Having lived abroad for 15 years, I've returned to the US almost 1 year ago and am preparing to buy a house via a mortgage. Naturally, I'd like to get favorable rates. I face a couple of challenges though:
- I have a size-able debt with the IRS and have made repayment arrangements with them via their Form 9465.
- Having been out of the country for so long, I had almost nothing on my credit history, despite having multiple mortgages, auto loans and credit cards before moving abroad.
First thing I did upon repatriation was to buy a new car. This was in part to re-establish a credit history. It was a 6-year note, I paid it off today, in only 11 months. I also got a couple of credit cards. So far, so good, my credit score as of today is 700.
I worry that paying off my auto loan will actually hurt my score because now, I have no installment accounts that are active. I do use 2 credit cards though.
So, I wonder if it would serve me better to ask a bank for a loan for the IRS debt, and make payments to a bank instead of the IRS.
One more important factor here is that due to point no. 2 above, I had to shop around a little for the auto loan and due to this, I have now 9 credit inquiries already against my credit reports.

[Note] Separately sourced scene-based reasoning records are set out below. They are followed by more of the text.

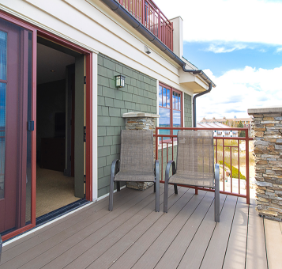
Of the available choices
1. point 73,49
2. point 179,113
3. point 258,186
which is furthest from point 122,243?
point 179,113

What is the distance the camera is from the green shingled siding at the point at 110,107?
2.87 metres

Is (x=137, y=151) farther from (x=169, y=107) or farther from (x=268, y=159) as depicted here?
(x=169, y=107)

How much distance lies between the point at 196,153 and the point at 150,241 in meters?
1.43

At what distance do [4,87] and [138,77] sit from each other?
103 inches

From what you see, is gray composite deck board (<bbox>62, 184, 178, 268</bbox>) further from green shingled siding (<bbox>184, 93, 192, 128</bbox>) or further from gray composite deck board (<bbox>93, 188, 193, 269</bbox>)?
green shingled siding (<bbox>184, 93, 192, 128</bbox>)

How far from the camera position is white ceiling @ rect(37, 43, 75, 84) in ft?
11.3

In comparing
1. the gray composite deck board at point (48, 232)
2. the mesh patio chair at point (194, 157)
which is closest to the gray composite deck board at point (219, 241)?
the mesh patio chair at point (194, 157)

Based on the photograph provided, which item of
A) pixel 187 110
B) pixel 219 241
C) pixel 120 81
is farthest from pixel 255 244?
pixel 187 110

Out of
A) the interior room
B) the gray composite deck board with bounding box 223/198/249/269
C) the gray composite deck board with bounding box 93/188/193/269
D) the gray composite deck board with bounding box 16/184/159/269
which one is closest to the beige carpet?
the interior room

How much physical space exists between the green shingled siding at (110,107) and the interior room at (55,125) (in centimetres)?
46

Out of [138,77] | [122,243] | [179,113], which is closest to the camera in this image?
[122,243]

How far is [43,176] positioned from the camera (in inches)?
163

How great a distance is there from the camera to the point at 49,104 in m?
5.44

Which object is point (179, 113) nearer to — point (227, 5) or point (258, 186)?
point (258, 186)
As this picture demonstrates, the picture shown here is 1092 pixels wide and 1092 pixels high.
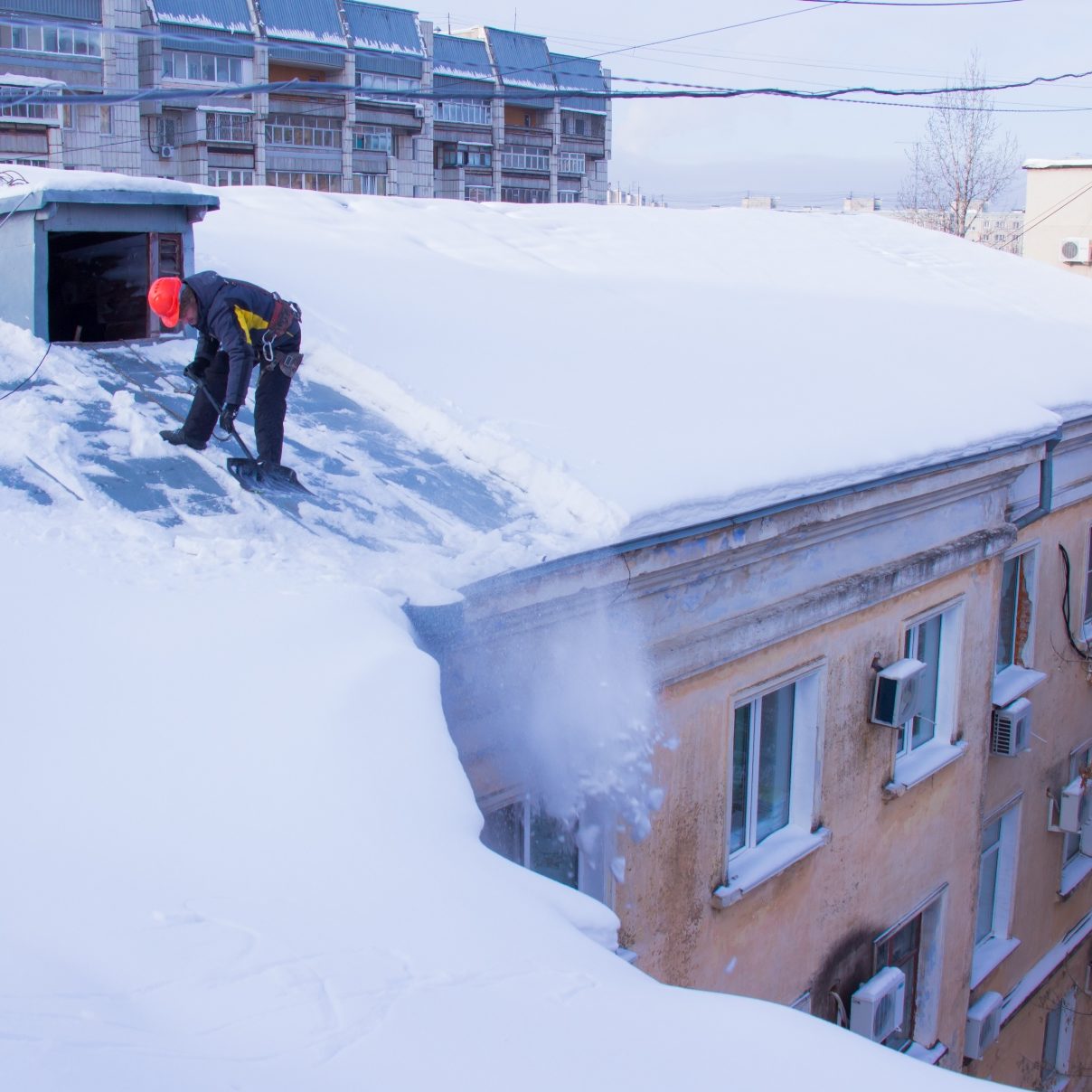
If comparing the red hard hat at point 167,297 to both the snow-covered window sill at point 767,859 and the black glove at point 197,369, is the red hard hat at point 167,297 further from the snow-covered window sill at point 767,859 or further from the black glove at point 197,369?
the snow-covered window sill at point 767,859

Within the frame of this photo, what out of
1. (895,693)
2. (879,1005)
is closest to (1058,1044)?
(879,1005)

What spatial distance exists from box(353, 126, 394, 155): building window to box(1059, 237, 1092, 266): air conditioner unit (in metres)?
24.5

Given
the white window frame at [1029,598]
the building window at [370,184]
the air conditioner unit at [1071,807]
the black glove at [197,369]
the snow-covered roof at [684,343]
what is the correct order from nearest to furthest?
the black glove at [197,369], the snow-covered roof at [684,343], the white window frame at [1029,598], the air conditioner unit at [1071,807], the building window at [370,184]

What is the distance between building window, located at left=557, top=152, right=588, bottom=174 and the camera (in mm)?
48250

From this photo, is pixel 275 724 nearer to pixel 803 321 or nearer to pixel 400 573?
pixel 400 573

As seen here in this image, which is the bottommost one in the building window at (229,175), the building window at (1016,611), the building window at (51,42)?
the building window at (1016,611)

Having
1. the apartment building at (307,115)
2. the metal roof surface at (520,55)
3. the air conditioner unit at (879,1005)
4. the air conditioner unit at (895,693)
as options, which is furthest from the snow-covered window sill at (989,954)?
the metal roof surface at (520,55)

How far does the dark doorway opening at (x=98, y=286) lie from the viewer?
258 inches

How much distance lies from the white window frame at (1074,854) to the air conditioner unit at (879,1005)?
4.00 m

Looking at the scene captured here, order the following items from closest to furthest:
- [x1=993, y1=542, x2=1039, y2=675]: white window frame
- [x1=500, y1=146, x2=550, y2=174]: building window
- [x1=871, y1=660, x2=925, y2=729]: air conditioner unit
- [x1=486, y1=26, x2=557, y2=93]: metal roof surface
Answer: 1. [x1=871, y1=660, x2=925, y2=729]: air conditioner unit
2. [x1=993, y1=542, x2=1039, y2=675]: white window frame
3. [x1=486, y1=26, x2=557, y2=93]: metal roof surface
4. [x1=500, y1=146, x2=550, y2=174]: building window

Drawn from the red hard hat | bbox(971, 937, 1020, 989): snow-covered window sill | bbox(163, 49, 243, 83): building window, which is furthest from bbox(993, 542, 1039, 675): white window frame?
bbox(163, 49, 243, 83): building window

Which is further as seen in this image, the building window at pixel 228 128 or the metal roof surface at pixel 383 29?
the metal roof surface at pixel 383 29

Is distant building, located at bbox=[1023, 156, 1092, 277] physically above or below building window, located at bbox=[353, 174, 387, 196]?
below

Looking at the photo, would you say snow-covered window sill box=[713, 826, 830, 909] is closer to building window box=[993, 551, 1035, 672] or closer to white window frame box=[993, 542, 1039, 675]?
white window frame box=[993, 542, 1039, 675]
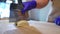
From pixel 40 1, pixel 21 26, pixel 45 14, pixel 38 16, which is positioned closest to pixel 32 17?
pixel 38 16

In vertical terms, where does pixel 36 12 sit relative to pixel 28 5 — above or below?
below

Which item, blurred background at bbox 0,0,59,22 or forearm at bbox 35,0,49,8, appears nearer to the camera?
blurred background at bbox 0,0,59,22

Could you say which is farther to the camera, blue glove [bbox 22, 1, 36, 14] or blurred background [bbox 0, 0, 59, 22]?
blue glove [bbox 22, 1, 36, 14]

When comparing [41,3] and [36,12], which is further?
[41,3]

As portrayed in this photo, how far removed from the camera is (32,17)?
7.32ft

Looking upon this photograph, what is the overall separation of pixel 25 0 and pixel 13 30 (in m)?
1.40

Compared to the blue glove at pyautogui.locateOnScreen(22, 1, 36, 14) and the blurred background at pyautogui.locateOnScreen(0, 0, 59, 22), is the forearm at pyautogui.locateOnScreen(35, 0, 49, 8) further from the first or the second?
the blurred background at pyautogui.locateOnScreen(0, 0, 59, 22)

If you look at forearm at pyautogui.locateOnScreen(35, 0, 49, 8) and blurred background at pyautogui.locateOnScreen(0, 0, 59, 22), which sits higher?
forearm at pyautogui.locateOnScreen(35, 0, 49, 8)

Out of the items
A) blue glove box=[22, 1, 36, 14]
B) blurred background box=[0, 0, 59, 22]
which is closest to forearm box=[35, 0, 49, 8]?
blue glove box=[22, 1, 36, 14]

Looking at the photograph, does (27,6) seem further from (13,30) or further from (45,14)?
(13,30)

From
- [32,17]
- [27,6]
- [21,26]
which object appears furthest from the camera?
[27,6]

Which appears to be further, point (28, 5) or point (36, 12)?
point (28, 5)

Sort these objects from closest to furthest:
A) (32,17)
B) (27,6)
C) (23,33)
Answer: (23,33)
(32,17)
(27,6)

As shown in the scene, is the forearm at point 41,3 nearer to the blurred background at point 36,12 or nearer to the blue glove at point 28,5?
the blue glove at point 28,5
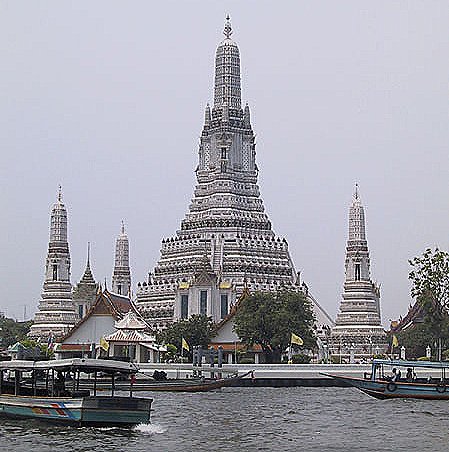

So, I worry that moving the debt to another institution will lower my score by virtue of adding another credit inquiry.
To summarize, I'd like to continue building a good credit score to give me the best mortgage options in a 9-12 month timeframe. Given the scenario above, does it make sense for me to keep paying the IRS, or get a loan from a bank, possibly adding a harmful credit inquiry or two to my credit records?